I swiveled away from my computer screen. She had my undivided attention.
“Do what? What are you talking about?”
My sister, critique partner and an amazing writer then explained. Seems she’d won an evaluation for her WIP (work in progress) from a noted author, teacher and blogger.
The prize evaluation had been delivered this morning, like an atom bomb, via conference call.
It wasn’t what she’d expected.
“More like a public flogging,” she said.
“Ouch, it couldn’t have been that bad.”
What else was I going to say?
“Trust me it was. I’m now rethinking not only my entire story, but my talent too.”

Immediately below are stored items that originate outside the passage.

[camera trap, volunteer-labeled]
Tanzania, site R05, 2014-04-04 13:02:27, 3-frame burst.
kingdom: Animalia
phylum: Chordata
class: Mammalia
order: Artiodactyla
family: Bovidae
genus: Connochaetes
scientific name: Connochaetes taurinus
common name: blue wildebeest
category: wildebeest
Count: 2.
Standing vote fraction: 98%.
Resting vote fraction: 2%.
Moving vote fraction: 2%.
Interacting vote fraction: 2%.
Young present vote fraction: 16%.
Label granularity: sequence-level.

“Whoa, wait a second. You’ve written over 40 thousand words. You can’t throw it in the trash. I’m sure you just took the critique too seriously.”

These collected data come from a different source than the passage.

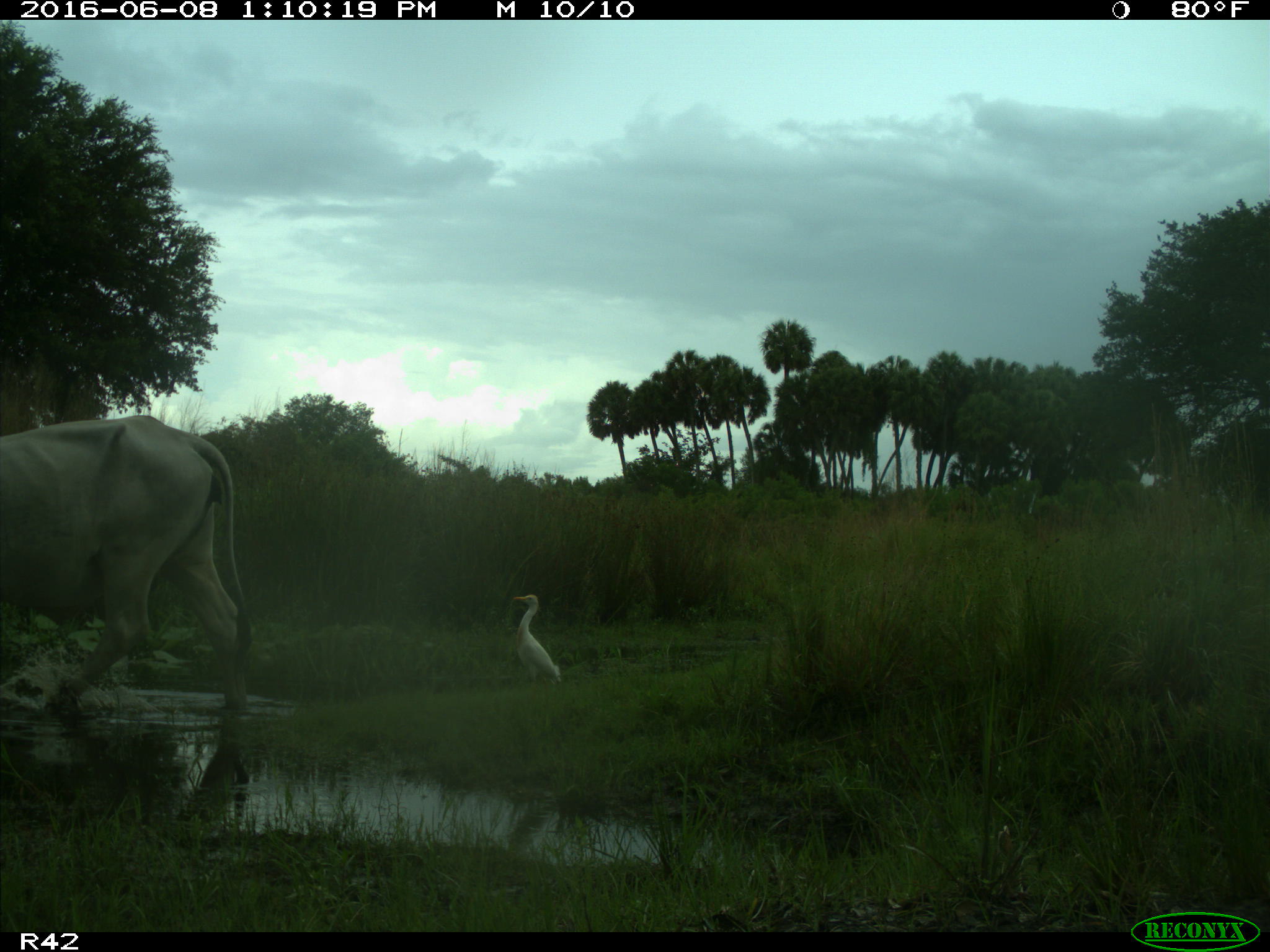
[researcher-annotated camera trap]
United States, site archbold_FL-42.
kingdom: Animalia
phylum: Chordata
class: Mammalia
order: Artiodactyla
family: Bovidae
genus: Bos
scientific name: Bos taurus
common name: domestic cow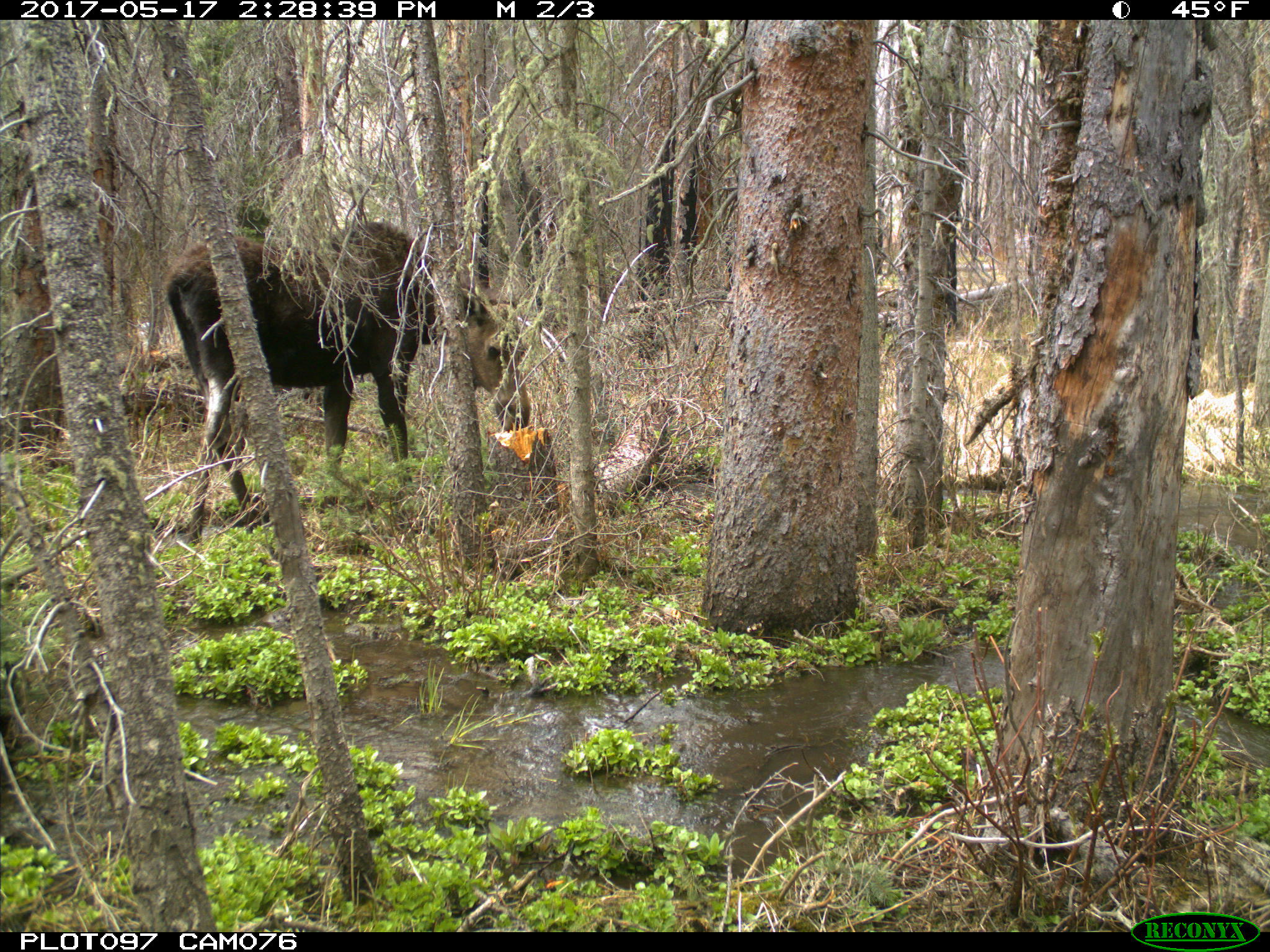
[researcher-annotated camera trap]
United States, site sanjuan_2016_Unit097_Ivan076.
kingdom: Animalia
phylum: Chordata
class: Mammalia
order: Artiodactyla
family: Cervidae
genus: Alces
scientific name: Alces alces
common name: moose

Now let me say upfront, she is a very good writer. I hear you, you think my opinion is skewed and that may be, but let me assure you, she can tell a hell of a story.
My job at this point is to just listen and let her vent before I step in with the voice of reason.
Why am I sharing this with you? Sometimes I think we as writers need to hear more than what we are doing wrong. Anyone who steps out of their comfort zone as she did is:
- Brave! Anyone who subjects themselves to an indepth evaluation of this type is DAMN BRAVE. Definately braver than I am.
- Critiques are subjective. Opinions are like tastes, but not all are equal. As such, take with a grain of salt and move on.
- Talent like beauty, is in the eye of the beholder. Or in the instance of a writer, the eyes of the reader.
I’m sure she learned a lot from the author and her evaluation prize. I’m equally sure the author meant the critique to be constructive.
Why did I share this? As a reminder.
- Don’t let anyone pour cold water on your dreams.
- Absorb the positive, helpful information, and then shake off the negative.
- And remember no matter how thick your skin, some things still smart.
And from one writer to another, remember to write it your way!
Mechanics are important, but it’s the story that must shine.